Is Gov’t Ignoring Risk of Spread of COVID-19 in Prisons?

Judge Roosevelt Willie

With countries taking urgent measures to decongest prison facilities in the wake of a worsening COVID-19 pandemic, there is yet no preventive measure being put in place at prison facilities across the country to revert the spread of the disease if there is an outbreak.

The situation has a high risk for prisoners to contract the disease as reports have already indicated poor health conditions for them.

The lack of preventive measures to protect prisoners was highlighted on Monday, May 11, during the opening of the May 2020 Term of Criminal Courts A, B, C, D and E at the Temple of Justice, where utterances there were mainly based on the protection of people who came in conflict with the law and are believed to have been infected with the virus.

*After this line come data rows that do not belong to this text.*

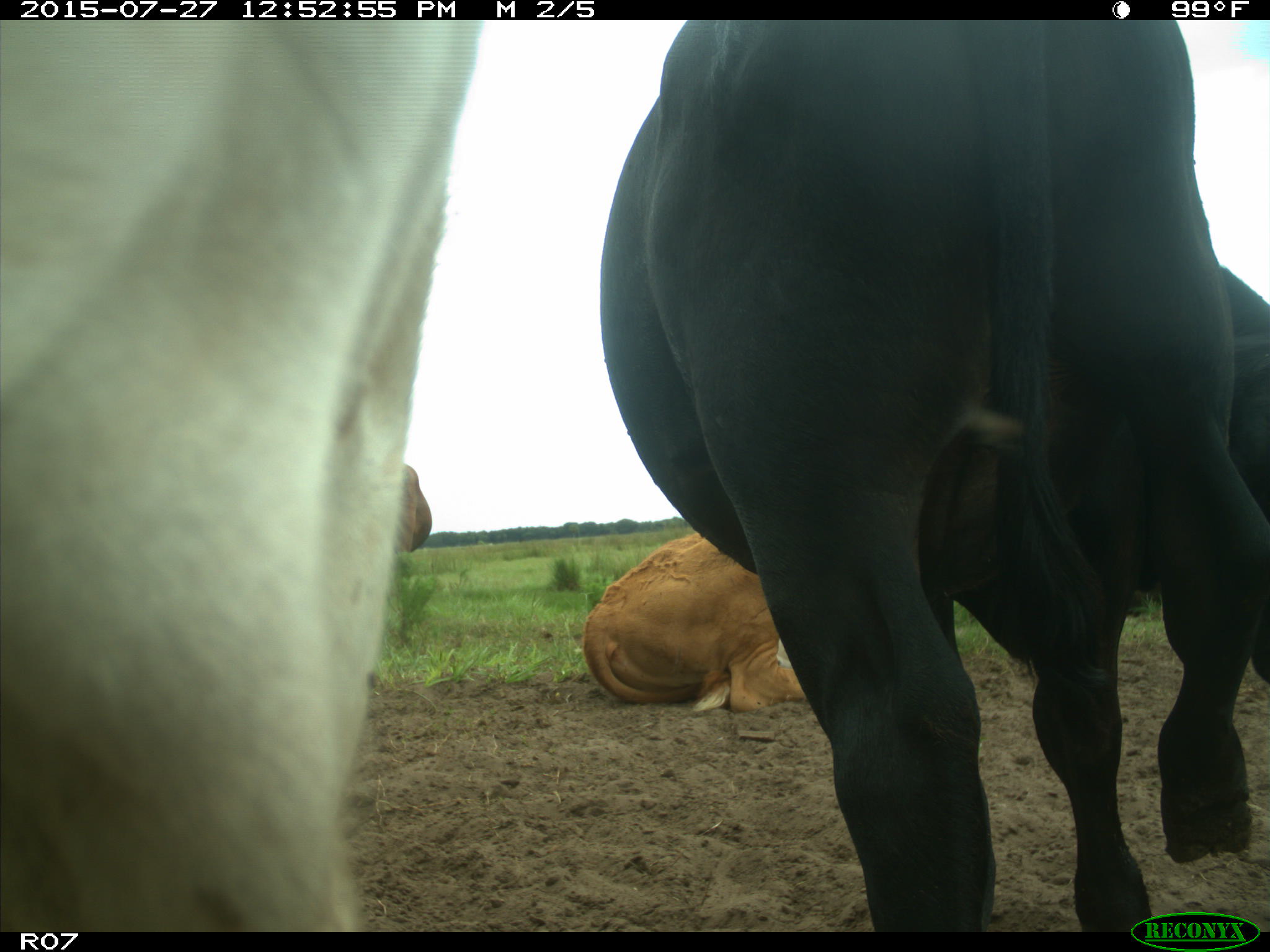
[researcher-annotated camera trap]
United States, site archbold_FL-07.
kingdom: Animalia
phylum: Chordata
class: Mammalia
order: Artiodactyla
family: Bovidae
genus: Bos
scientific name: Bos taurus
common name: domestic cow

Delivering his charge that is believed to have been prepared by the justices of the Supreme Court, which is said to be the first of its kind, Judge Roosevelt Willie of Criminal Court ‘A’ said, “Under no condition shall a party infected with or suspected of being infected with the coronavirus be committed to prison; instead, Health Authority should be properly contacted.”

Judge Willie did not mention anything about protecting detainees at prisons, particularly the Monrovia Central Prison which could easily become a hotspot for the transmission of the virus if not decongested.

The facility was built to accommodate 375, but the population now exceeds 1,700.

Conditions of the detention are caused primarily by the excessive use of pre-trial detention. Procrastination in prosecuting cases of detainees has resulted in overcrowded prisons.

The Monrovia Central Prison was built to accommodate 375, but the population of the facility now exceeds 1,700. (Photo Courtesy: ICRC)

Pre-trial and sentenced detainees are crammed together in dark cells, without sufficient ventilation. Most detainees sleep on the floor without any blankets or mattresses in violation of international and national laws.

The United Nations Standard Minimum Rules for Protection of Prisoners states in Section 10:  “All accommodation provided for the use of prisoners and in particular all sleeping accommodation shall meet all requirements of health, due regard being paid to climatic conditions and particularly to cubic content of air, minimum floor space, lighting, heating, and ventilation.”

Section 9 (1) also states that Where sleeping accommodation is in individual cells or rooms, each prisoner shall occupy by night a cell or room by himself. If for special reasons, such as temporary overcrowding, it becomes
necessary for the central prison administration to make an exception to this rule, it is not desirable to have two prisoners in a cell or room.

Though Chief Justice Francis Korkpor expressed concern about decongestion of the prison facilities when he spoke at the occasion, those facilities, however, are controlled by the Ministry of Justice (MoJ) that is part of the Executive Branch of the Government and not the Judiciary that is being headed by the chief justice.

However, Judge Willie said his prepared charge was backed by Judicial Order #8, which is in support of President Weah’s April 8, 2020 state of emergency for the purpose of fighting the coronavirus disease in Liberia.

That state of emergency did not make any provision of decongesting or measures to curb the spread of the virus in prisons if there is an outbreak.

Judge Willie further said, “Given the foregoing clear and unambiguous language of the 1986 Constitution, the courts for all intents and purposes, must remain operational during the period of the state of emergency; however, where a state of emergency directs as in the instant case that all citizens and residents remain at home, thereby curtailing  the movement of party litigants to whom the courts exclusively cater, the functions of the courts themselves ought to be streamlined and limited, accordingly, especially as a means of preserving life.”